Iran puts 6th gas pipeline on stream
29-12-08 Iran has put into operation its sixth cross-country gas pipeline to transfer sweetened gas in phases 9 and 10 of the South Pars field.
"The 492-km transmission pipeline has the capacity to carry 110 mm cm of sweet gas per day," said Azizollah Ramezani, the managing director of National Iranian Gas Company (NIGC).
The pipeline will feed the southern Iranian provinces of Khuzestan and Bushehr; it also raises the prospect of Iran beginning gas exports to Kuwait. Iran has set ambitious objectives for its gas sector and has managed to raise its 2007 production to 169 bn cubic yards.
The country plans to increase its output to 617.5 bn cubic yards by 2020. The target if achieved would allow the country to become the third largest gas producer.
Oil Minister Gholamhossein Nozari said that phases 9 and 10 which are the largest national projects will join the country's gas network on the occasion of the Ten-Day-Dawn ceremonies marking the victory anniversary of the 1979 Islamic Revolution
(February 1-10). He praised great efforts made by all those involved in the country's oil industry development projects.
Nozari also met with Russian Energy Minister Sergei Shmatko and Gazprom chief Alexei Miller to discuss energy cooperation and the recently formalized Gas Exporting Countries Forum. Nozari described the meeting as positive, saying it was a significant sign of Russian leadership in the energy sector as the indoctrination of a formal GECF charter took place in Moscow, calling it a significant event.

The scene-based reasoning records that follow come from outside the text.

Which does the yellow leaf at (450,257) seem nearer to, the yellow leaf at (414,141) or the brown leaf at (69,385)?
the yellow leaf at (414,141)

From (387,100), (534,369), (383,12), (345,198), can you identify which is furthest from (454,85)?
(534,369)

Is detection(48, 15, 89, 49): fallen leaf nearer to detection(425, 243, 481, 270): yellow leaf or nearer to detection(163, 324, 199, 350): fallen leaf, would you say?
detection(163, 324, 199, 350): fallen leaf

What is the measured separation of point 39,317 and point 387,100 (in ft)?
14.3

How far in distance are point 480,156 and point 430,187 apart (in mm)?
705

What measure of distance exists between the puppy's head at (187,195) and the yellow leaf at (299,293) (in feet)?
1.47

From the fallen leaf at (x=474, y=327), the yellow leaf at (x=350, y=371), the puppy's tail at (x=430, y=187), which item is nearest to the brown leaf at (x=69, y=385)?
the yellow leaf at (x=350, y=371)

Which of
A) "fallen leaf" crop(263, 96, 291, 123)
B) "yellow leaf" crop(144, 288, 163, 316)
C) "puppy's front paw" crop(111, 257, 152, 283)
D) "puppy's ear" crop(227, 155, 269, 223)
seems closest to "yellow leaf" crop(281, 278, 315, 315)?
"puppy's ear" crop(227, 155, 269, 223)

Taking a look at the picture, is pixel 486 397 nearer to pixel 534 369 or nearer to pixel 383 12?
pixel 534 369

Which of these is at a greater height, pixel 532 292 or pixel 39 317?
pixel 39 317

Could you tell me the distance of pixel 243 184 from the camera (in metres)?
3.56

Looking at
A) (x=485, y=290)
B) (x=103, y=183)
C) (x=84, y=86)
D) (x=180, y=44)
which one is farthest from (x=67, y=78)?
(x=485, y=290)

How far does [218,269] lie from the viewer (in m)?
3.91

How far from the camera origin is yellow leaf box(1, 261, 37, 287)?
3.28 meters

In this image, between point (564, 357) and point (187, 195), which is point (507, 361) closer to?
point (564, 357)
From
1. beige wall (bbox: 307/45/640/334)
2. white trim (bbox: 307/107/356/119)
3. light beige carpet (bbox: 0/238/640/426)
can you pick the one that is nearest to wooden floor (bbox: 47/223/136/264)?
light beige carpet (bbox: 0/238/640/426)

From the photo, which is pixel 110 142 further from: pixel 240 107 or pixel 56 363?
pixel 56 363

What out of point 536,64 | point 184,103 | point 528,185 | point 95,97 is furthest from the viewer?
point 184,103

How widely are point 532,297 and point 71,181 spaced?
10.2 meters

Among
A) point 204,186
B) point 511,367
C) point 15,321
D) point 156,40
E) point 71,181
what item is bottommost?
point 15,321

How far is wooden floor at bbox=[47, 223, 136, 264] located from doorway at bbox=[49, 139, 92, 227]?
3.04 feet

The Iranian minister said he had extended a formal invitation to visit Tehran to his Russian partners in the energy sector. GECF members formalized the institution in Moscow to coordinate efforts among major natural gas producers. The GECF was envisaged in Tehran in 2001.
Russian Prime Minister Vladimir Putin told the delegation the area of cheap natural gas was over.
"Gas OPEC can affect future political developments in Iran's favour and increase its influence in the eastern half of
Europe," Majlis Foreign Policy and National Security Committee member Eivaz Heidarpour said. "Since Iran proposed the formation of this organization, naturally it is deemed as one of the pillars of it," he told.
Supreme Leader Ayatollah Seyyed Ali Khamenei proposed the idea of setting up an organization of gas cooperation like OPEC in 2007.
Heidarpour also said the European countries are concerned about the emergence of the gas grouping as it will make the Muslim world, particularly the Middle East, more influential on the international stage.
"As economy plays a vital role in politics, the organization will give its member states more political clout and this will ease the pressure imposed on Iran by the Western powers," Heidarpour noted.
Iran has added energy to the quiver of its diplomatic and political arrows. Its advance to the global gas market could disrupt the current balance of interests forever.
If a marker is to be put down, the turning point came on March 17 when Iran and
Switzerland signed a 25-year gas deal. According to the Swiss government, the deal between Elektrizitaetsgesellschaft Laufenburg and the National Iranian Gas Export Company is worth $ 42 bn. It is the first of its kind in the recent past in which a European energy company has actually signed a firm contract with Iran.
That the deal signified a watershed in the geopolitics of energy security was apparent from the presence of Mottaki and visiting Swiss Foreign Minister Micheline Calmy-Rey at the signing ceremony in Tehran. Indeed, Calmy-Rey acknowledged that Switzerland has a strategic interest to secure Iran's gas supplies and diversify its gas suppliers.
Looking ahead, a report noted, "Following the Swiss-Iranian deal, some European leaders have voiced concern about new investment in LNG, the sector in which groups such as Total, Royal Dutch Shell and Austria's OMV have struck preliminary agreements with Iran but have yet to sign formal contracts."
Iran's Swiss deal has alerted world capitals. Chinahas speeded up negotiations over its $ 16 bn gas deal over Iran's North Pars gas field. China's National Offshore Oil Corporation signed a memorandum in 2007 to expand the gas reserves of the North Pars field and also purchase LNG from the output for a 25-year period.
It will be China's second big energy deal, with the Chinese oil refinery Sinopec having signed in early March a $ 2 bn deal to develop Iran's Yadavaran oil field.
Iran has multiple choices from the East and West. Principal among them is Russia's Gazprom. To be sure, Moscow has speeded up its energy dialogue with Iran in recent weeks. On April 23, the Iranian government and Gazprom signed a memorandum of understanding to cooperate in the development of oil and gas fields, as well as investment and exploratory studies.
Gazprom's bid is to secure the rights to develop several sites at Iran's South Pars gas field in the Persian Gulf and the North Azadegan oil deposit in southern Iran. Gazprom is already participating in the development ofthe South Pars' second and third stages jointly with France's TotalFinaElf and Malaysia's Petronas.